Stored data:
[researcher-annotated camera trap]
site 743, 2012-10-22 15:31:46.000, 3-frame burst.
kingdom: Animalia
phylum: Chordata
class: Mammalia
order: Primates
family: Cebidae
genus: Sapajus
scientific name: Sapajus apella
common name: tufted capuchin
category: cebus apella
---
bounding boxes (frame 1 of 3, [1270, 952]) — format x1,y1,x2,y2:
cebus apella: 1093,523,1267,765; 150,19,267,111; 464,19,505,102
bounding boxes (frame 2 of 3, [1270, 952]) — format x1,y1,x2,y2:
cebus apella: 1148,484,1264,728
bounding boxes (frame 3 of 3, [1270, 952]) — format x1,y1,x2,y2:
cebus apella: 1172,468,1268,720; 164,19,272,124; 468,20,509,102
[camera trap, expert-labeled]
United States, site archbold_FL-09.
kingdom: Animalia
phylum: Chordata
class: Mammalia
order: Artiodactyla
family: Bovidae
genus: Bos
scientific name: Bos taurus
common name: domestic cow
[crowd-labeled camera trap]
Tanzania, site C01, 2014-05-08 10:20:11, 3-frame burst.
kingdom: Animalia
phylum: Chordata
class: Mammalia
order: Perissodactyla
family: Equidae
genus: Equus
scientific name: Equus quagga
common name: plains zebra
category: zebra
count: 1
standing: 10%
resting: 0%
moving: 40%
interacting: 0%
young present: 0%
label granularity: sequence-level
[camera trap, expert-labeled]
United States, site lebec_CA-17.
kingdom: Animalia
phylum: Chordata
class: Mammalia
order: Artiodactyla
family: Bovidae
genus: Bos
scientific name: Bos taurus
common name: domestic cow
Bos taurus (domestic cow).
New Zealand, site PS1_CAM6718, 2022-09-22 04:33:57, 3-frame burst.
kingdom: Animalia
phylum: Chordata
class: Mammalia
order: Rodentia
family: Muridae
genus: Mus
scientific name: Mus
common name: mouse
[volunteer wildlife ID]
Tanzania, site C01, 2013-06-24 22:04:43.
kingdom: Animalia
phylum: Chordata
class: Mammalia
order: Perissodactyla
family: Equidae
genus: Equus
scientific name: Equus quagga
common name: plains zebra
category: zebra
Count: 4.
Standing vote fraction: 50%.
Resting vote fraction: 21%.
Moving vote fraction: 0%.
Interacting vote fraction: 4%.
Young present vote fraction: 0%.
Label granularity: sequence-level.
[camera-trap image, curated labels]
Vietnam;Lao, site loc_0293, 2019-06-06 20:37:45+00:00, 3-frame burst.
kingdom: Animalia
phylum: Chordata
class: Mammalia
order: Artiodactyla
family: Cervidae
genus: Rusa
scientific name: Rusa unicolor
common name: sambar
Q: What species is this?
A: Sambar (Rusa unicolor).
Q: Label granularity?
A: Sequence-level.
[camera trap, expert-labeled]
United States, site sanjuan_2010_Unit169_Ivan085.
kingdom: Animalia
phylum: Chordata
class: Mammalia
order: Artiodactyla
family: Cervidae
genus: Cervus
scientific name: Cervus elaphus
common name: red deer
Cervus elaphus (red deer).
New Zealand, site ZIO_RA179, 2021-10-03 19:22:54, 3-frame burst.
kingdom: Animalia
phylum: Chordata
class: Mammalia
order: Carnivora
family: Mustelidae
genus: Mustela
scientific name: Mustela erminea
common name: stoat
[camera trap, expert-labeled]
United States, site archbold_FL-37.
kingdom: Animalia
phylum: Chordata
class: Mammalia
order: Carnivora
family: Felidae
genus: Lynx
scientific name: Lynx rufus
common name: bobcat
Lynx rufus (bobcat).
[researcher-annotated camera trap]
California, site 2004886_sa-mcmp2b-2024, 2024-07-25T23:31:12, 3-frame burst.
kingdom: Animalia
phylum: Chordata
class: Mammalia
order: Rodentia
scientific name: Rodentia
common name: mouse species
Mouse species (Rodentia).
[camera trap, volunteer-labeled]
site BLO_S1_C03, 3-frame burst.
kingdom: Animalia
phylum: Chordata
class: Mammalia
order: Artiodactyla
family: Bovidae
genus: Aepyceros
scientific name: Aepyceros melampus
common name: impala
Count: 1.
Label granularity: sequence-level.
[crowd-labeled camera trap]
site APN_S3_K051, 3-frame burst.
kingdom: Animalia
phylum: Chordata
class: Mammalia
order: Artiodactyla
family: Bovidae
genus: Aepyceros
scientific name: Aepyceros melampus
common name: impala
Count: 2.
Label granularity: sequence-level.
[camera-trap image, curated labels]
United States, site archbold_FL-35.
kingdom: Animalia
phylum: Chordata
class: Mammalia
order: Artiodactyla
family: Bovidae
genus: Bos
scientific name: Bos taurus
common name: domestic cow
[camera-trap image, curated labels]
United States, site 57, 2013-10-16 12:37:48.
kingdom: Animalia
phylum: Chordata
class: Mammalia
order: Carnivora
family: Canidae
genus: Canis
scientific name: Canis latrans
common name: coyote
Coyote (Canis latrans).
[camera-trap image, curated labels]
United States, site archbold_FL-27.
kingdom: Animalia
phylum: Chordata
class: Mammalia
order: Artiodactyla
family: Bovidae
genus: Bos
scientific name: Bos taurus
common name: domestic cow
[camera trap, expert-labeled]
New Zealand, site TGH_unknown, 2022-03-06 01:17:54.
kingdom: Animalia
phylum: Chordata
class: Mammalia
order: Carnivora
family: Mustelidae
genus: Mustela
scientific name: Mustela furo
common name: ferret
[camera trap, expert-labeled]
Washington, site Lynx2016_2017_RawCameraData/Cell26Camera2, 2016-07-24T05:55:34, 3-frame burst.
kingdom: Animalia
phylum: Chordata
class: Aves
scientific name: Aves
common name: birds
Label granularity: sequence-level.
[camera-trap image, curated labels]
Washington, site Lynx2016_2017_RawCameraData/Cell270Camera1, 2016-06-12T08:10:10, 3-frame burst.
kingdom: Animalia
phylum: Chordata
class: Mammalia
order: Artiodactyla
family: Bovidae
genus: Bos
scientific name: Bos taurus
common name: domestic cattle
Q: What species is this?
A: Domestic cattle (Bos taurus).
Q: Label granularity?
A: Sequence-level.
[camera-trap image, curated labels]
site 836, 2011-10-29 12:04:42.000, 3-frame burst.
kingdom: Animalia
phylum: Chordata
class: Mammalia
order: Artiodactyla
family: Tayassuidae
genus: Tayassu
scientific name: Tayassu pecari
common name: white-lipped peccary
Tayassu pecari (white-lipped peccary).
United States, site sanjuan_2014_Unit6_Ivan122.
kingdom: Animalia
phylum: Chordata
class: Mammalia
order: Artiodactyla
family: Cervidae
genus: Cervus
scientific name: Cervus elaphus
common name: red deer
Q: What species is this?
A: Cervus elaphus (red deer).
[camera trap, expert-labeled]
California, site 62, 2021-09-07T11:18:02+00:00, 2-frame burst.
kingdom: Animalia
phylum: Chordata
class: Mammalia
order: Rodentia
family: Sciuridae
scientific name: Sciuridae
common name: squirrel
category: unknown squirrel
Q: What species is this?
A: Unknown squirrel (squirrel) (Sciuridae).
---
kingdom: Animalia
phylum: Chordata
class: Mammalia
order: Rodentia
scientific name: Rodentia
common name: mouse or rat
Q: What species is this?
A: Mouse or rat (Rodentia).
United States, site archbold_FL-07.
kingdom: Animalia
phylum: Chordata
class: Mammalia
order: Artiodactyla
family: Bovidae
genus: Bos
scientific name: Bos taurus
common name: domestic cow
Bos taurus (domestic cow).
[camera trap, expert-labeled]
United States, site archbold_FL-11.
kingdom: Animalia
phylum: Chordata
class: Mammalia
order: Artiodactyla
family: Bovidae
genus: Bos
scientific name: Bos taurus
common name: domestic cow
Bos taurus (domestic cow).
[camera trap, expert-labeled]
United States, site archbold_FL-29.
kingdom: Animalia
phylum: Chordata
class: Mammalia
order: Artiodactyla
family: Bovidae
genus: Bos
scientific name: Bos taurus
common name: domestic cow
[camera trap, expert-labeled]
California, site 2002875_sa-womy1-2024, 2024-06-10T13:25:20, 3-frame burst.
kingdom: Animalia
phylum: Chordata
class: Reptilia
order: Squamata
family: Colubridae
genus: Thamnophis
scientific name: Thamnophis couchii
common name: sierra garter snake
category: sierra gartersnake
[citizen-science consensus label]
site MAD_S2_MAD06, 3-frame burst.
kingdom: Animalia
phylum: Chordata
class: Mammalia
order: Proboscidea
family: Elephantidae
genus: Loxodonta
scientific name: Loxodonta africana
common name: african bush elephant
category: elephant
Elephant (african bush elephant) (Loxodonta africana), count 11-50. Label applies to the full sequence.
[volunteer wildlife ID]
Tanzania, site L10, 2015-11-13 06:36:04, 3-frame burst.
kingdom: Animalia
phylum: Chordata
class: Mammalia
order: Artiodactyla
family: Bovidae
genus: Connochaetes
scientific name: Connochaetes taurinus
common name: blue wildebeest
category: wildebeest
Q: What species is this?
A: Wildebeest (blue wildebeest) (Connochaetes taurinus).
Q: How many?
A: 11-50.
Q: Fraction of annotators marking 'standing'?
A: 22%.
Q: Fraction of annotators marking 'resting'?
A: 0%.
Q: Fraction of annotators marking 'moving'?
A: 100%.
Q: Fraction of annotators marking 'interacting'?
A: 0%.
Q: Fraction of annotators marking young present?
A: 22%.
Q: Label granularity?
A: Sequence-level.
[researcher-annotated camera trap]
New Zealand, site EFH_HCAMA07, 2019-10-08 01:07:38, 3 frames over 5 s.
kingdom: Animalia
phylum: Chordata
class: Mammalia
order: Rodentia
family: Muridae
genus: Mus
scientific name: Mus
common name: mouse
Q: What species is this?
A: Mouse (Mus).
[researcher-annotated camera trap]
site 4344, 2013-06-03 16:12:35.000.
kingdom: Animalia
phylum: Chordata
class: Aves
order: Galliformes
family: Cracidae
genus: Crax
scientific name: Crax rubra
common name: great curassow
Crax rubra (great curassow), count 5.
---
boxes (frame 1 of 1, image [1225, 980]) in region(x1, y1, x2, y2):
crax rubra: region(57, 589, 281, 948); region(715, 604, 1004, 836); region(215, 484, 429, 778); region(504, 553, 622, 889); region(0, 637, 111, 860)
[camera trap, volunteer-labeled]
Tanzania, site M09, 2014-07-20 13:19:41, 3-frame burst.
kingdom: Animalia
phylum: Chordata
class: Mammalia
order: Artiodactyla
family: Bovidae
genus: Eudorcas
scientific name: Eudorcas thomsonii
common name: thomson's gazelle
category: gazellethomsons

WHAT IS REQUIRED:
Retype the lines from the one containing "order: Galliformes" to the last line above. Change nothing and include no others.

ANSWER BELOW:
order: Galliformes
family: Cracidae
genus: Crax
scientific name: Crax rubra
common name: great curassow
Crax rubra (great curassow), count 5.
---
boxes (frame 1 of 1, image [1225, 980]) in region(x1, y1, x2, y2):
crax rubra: region(57, 589, 281, 948); region(715, 604, 1004, 836); region(215, 484, 429, 778); region(504, 553, 622, 889); region(0, 637, 111, 860)
[camera trap, volunteer-labeled]
Tanzania, site M09, 2014-07-20 13:19:41, 3-frame burst.
kingdom: Animalia
phylum: Chordata
class: Mammalia
order: Artiodactyla
family: Bovidae
genus: Eudorcas
scientific name: Eudorcas thomsonii
common name: thomson's gazelle
category: gazellethomsons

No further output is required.